* Requirements:
Repeat every line of the data below word for word, changing nothing.
----- Input records -----
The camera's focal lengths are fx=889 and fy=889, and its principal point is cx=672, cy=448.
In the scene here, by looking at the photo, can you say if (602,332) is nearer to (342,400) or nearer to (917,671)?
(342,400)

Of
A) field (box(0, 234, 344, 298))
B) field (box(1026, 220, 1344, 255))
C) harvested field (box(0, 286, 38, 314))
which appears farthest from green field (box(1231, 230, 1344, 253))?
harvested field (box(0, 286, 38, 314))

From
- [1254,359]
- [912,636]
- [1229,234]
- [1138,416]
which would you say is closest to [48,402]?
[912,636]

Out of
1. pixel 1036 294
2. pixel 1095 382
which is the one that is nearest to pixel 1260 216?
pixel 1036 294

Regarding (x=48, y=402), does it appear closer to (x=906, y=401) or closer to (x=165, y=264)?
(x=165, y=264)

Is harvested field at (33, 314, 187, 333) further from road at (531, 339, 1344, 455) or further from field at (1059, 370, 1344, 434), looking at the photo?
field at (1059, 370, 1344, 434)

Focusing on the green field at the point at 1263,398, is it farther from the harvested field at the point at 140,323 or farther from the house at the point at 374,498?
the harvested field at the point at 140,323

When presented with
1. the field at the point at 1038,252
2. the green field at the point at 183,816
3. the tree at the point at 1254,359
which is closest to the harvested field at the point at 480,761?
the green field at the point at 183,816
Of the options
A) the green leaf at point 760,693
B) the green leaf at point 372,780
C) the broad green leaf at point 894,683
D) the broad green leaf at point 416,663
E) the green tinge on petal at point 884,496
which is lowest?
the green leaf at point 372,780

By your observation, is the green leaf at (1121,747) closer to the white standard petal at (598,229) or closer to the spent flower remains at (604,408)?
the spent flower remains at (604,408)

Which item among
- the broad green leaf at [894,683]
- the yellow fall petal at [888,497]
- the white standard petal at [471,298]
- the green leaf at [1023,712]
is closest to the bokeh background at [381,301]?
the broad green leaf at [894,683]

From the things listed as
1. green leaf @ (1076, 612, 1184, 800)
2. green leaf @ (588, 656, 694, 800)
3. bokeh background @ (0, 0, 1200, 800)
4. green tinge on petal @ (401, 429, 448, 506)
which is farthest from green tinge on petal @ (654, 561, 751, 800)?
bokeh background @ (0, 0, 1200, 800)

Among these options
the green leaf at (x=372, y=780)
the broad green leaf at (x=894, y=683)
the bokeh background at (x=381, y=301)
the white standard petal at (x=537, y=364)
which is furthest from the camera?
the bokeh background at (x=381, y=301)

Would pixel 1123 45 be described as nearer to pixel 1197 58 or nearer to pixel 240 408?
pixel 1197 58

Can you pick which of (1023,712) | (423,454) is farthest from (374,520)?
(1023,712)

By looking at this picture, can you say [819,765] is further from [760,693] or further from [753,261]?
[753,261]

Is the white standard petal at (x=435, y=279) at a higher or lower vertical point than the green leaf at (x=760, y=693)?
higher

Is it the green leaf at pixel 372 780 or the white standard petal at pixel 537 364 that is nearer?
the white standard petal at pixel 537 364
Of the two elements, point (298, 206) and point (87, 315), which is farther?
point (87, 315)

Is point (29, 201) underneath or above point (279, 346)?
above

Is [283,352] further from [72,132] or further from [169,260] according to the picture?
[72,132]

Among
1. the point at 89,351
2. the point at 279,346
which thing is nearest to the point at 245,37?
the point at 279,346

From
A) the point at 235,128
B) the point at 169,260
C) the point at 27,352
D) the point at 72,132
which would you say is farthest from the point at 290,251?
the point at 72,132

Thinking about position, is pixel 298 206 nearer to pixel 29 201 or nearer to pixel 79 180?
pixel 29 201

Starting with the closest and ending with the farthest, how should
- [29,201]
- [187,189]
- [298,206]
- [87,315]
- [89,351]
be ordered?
-----
* Exercise result:
The camera's focal lengths are fx=889 and fy=889, and its principal point is cx=672, cy=448.
In the scene here, by looking at the photo, can you say if (602,332) is nearer to (342,400) or nearer to (917,671)?
(342,400)

Of
A) field (box(0, 234, 344, 298))
B) field (box(1026, 220, 1344, 255))
C) harvested field (box(0, 286, 38, 314))
which appears farthest from green field (box(1231, 230, 1344, 253))?
harvested field (box(0, 286, 38, 314))

From
- [1254,359]
- [912,636]
- [1229,234]
- [1138,416]
which would you say is closest to [48,402]?
[912,636]

Out of
1. pixel 1036 294
2. pixel 1095 382
which is the one that is nearest to pixel 1260 216?
pixel 1036 294

Regarding (x=48, y=402), does it appear closer to (x=906, y=401) or closer to (x=165, y=264)?
(x=165, y=264)

Is harvested field at (33, 314, 187, 333) further from road at (531, 339, 1344, 455) or further from field at (1059, 370, 1344, 434), looking at the photo?
field at (1059, 370, 1344, 434)

Focusing on the green field at the point at 1263,398, is it farther from the harvested field at the point at 140,323 or farther from the house at the point at 374,498?
the harvested field at the point at 140,323

When presented with
1. the field at the point at 1038,252
2. the green field at the point at 183,816
3. the tree at the point at 1254,359
which is closest to the harvested field at the point at 480,761?
the green field at the point at 183,816
Of the options
A) the green leaf at point 760,693
B) the green leaf at point 372,780
C) the broad green leaf at point 894,683
D) the broad green leaf at point 416,663
E) the green tinge on petal at point 884,496
which is lowest?
the green leaf at point 372,780

By your observation, is the green leaf at (1121,747) closer to the white standard petal at (598,229) or closer to the spent flower remains at (604,408)?
the spent flower remains at (604,408)

Which item among
- the broad green leaf at [894,683]
- the yellow fall petal at [888,497]
- the white standard petal at [471,298]
- the green leaf at [1023,712]
is closest to the bokeh background at [381,301]?
the broad green leaf at [894,683]

From the things listed as
1. green leaf @ (1076, 612, 1184, 800)
2. green leaf @ (588, 656, 694, 800)
3. bokeh background @ (0, 0, 1200, 800)
4. green tinge on petal @ (401, 429, 448, 506)
which is farthest from green tinge on petal @ (654, 561, 751, 800)?
bokeh background @ (0, 0, 1200, 800)

Among these options
the green leaf at (x=372, y=780)
the broad green leaf at (x=894, y=683)
the bokeh background at (x=381, y=301)
the white standard petal at (x=537, y=364)
which is furthest from the camera?
the bokeh background at (x=381, y=301)

Would pixel 1123 45 be described as nearer to pixel 1197 58 or nearer to pixel 240 408?
pixel 1197 58

Can you pick which of (1023,712) | (423,454) is farthest from (374,520)?
(1023,712)

By looking at this picture, can you say [819,765] is further from [760,693] or further from [753,261]?
[753,261]

Is the white standard petal at (x=435, y=279) at a higher or lower vertical point than the green leaf at (x=760, y=693)?
higher

Is it the green leaf at pixel 372 780 or the white standard petal at pixel 537 364 that is nearer?
the white standard petal at pixel 537 364
Of the two elements, point (298, 206) and point (87, 315), which is farther?
point (87, 315)

Is point (29, 201) underneath or above point (279, 346)?
above

Is [283,352] further from [72,132] or further from [169,260] according to the picture?
[72,132]

Among
1. the point at 89,351
2. the point at 279,346
which thing is nearest to the point at 245,37?
the point at 279,346

From
A) the point at 235,128
B) the point at 169,260
C) the point at 27,352
D) the point at 72,132
which would you say is farthest from the point at 290,251?
the point at 72,132

Thinking about position, is pixel 298 206 nearer to pixel 29 201 or nearer to pixel 79 180?
pixel 29 201

Starting with the closest and ending with the farthest, how should
- [29,201]
- [187,189]
- [298,206]
- [87,315]
- [89,351]
be ordered?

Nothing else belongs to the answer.